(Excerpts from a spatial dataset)
▬▬▬▬▬▬▬▬▬▬
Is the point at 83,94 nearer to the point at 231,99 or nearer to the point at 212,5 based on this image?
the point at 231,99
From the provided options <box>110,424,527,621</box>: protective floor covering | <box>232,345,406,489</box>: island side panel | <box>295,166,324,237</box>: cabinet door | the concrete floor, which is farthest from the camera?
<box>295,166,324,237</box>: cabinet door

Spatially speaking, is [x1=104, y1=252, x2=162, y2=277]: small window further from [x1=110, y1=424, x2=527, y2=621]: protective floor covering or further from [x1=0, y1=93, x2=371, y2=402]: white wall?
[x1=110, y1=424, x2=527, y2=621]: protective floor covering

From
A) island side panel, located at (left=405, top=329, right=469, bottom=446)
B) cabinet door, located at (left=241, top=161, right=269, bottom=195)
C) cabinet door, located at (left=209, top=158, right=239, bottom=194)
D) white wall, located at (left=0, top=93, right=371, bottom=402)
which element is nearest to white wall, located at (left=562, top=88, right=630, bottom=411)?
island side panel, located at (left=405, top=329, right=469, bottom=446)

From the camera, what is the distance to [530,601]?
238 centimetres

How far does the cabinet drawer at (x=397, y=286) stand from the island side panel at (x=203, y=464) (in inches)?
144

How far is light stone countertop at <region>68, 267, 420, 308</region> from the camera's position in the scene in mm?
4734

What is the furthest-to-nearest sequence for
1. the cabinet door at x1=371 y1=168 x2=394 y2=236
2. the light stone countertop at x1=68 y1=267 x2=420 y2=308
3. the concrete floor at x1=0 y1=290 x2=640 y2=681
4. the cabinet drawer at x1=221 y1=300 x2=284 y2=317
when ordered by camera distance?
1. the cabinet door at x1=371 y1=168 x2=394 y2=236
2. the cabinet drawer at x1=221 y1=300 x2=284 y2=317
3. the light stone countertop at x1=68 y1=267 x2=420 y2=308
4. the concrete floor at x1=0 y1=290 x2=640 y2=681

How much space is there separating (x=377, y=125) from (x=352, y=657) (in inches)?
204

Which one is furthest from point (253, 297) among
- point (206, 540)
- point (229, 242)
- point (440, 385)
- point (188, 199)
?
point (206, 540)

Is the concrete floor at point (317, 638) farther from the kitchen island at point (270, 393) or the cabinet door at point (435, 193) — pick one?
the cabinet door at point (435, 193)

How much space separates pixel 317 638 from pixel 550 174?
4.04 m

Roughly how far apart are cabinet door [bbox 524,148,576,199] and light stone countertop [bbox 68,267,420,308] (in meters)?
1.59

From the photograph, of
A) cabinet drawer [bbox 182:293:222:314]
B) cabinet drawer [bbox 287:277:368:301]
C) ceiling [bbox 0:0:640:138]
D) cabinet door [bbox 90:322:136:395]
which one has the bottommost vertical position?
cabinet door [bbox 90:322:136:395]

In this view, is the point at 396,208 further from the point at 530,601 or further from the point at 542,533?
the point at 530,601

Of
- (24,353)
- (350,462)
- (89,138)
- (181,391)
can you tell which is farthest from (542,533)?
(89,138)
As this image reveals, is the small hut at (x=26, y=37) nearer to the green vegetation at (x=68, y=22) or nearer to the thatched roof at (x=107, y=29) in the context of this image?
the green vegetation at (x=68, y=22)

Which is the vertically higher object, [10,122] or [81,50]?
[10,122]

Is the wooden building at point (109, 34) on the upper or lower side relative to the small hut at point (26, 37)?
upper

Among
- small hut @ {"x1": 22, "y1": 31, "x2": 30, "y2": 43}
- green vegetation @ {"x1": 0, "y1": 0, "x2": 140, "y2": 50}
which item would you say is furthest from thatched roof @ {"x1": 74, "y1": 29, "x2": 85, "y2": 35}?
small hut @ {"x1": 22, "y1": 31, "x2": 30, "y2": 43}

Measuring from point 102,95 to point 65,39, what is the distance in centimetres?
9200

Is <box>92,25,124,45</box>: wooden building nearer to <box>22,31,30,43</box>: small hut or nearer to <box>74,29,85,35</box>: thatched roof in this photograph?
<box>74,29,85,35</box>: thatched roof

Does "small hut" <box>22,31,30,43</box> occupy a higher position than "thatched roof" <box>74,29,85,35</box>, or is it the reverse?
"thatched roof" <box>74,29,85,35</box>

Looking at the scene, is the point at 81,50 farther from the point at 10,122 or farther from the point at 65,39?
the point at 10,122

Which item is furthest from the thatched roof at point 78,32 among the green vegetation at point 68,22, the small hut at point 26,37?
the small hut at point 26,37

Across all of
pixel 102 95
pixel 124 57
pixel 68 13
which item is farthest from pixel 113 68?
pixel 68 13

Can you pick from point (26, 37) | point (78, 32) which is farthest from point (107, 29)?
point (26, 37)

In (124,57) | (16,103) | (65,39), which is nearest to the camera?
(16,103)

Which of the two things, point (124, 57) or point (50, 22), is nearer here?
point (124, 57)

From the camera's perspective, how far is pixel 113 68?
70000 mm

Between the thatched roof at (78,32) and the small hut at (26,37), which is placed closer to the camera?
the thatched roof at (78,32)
▬▬▬▬▬▬▬▬▬▬
## Instructions to follow
Please reproduce every one of the records above word for word.

## Right answer
Is the point at 83,94 nearer to the point at 231,99 or nearer to the point at 212,5 based on this image?
the point at 231,99
From the provided options <box>110,424,527,621</box>: protective floor covering | <box>232,345,406,489</box>: island side panel | <box>295,166,324,237</box>: cabinet door | the concrete floor, which is farthest from the camera?
<box>295,166,324,237</box>: cabinet door

Spatially speaking, is [x1=104, y1=252, x2=162, y2=277]: small window further from [x1=110, y1=424, x2=527, y2=621]: protective floor covering or further from [x1=0, y1=93, x2=371, y2=402]: white wall?
[x1=110, y1=424, x2=527, y2=621]: protective floor covering

From
A) island side panel, located at (left=405, top=329, right=469, bottom=446)
B) cabinet door, located at (left=241, top=161, right=269, bottom=195)
C) cabinet door, located at (left=209, top=158, right=239, bottom=194)
D) white wall, located at (left=0, top=93, right=371, bottom=402)
which element is nearest to white wall, located at (left=562, top=88, right=630, bottom=411)?
island side panel, located at (left=405, top=329, right=469, bottom=446)

From the camera, what is the distance to [530,601]?
238 centimetres

How far does the cabinet drawer at (x=397, y=286) stand from the island side panel at (x=203, y=464) (in inches)?
144

How far is light stone countertop at <region>68, 267, 420, 308</region> from the camera's position in the scene in mm?
4734

What is the furthest-to-nearest sequence for
1. the cabinet door at x1=371 y1=168 x2=394 y2=236
2. the light stone countertop at x1=68 y1=267 x2=420 y2=308
3. the concrete floor at x1=0 y1=290 x2=640 y2=681
4. the cabinet drawer at x1=221 y1=300 x2=284 y2=317
when ordered by camera distance?
1. the cabinet door at x1=371 y1=168 x2=394 y2=236
2. the cabinet drawer at x1=221 y1=300 x2=284 y2=317
3. the light stone countertop at x1=68 y1=267 x2=420 y2=308
4. the concrete floor at x1=0 y1=290 x2=640 y2=681

How much space is there separating (x=377, y=125) from (x=352, y=657) (in inches)?
204

Which one is furthest from point (253, 297) among
- point (206, 540)
- point (229, 242)
- point (440, 385)
- point (188, 199)
?
point (206, 540)

Is the concrete floor at point (317, 638) farther from the kitchen island at point (270, 393) or the cabinet door at point (435, 193) — pick one?
the cabinet door at point (435, 193)

How much space separates pixel 317 638 from pixel 550 174?
4.04 m

Roughly how far apart are cabinet door [bbox 524,148,576,199] and light stone countertop [bbox 68,267,420,308] (in meters)?
1.59

From the photograph, of
A) cabinet drawer [bbox 182:293:222:314]
B) cabinet drawer [bbox 287:277:368:301]
C) ceiling [bbox 0:0:640:138]
D) cabinet door [bbox 90:322:136:395]
which one has the bottommost vertical position?
cabinet door [bbox 90:322:136:395]

In this view, is the point at 396,208 further from the point at 530,601 or further from the point at 542,533?
the point at 530,601

Of
- (24,353)
- (350,462)
- (89,138)
- (181,391)
can you tell which is farthest from (542,533)?
(89,138)
As this image reveals, is the small hut at (x=26, y=37) nearer to the green vegetation at (x=68, y=22) or nearer to the thatched roof at (x=107, y=29) in the context of this image?
the green vegetation at (x=68, y=22)

Which is the vertically higher object, [10,122] or [81,50]?
[10,122]

Is the wooden building at point (109, 34) on the upper or lower side relative to the small hut at point (26, 37)?
upper

Among
- small hut @ {"x1": 22, "y1": 31, "x2": 30, "y2": 43}
- green vegetation @ {"x1": 0, "y1": 0, "x2": 140, "y2": 50}
which item would you say is furthest from thatched roof @ {"x1": 74, "y1": 29, "x2": 85, "y2": 35}?
small hut @ {"x1": 22, "y1": 31, "x2": 30, "y2": 43}

Measuring from point 102,95 to point 65,39, what is the distance in centimetres?
9200

Is <box>92,25,124,45</box>: wooden building nearer to <box>22,31,30,43</box>: small hut or nearer to <box>74,29,85,35</box>: thatched roof in this photograph?
<box>74,29,85,35</box>: thatched roof

Does "small hut" <box>22,31,30,43</box> occupy a higher position than "thatched roof" <box>74,29,85,35</box>, or is it the reverse?
"thatched roof" <box>74,29,85,35</box>

Looking at the scene, is the point at 81,50 farther from the point at 10,122 or farther from the point at 65,39?
the point at 10,122

Which item is furthest from the thatched roof at point 78,32 among the green vegetation at point 68,22, the small hut at point 26,37?
the small hut at point 26,37

Across all of
pixel 102 95
pixel 124 57
pixel 68 13
which item is farthest from pixel 113 68?
pixel 68 13

Can you pick from point (26, 37) | point (78, 32) which is farthest from point (107, 29)?
point (26, 37)

In (124,57) | (16,103) | (65,39), which is nearest to the camera?
(16,103)

Which of the two things, point (124, 57) or point (50, 22), is nearer here?
point (124, 57)

From the camera's perspective, how far is pixel 113 68?
70000 mm

Between the thatched roof at (78,32) and the small hut at (26,37), which is placed closer to the camera?
the thatched roof at (78,32)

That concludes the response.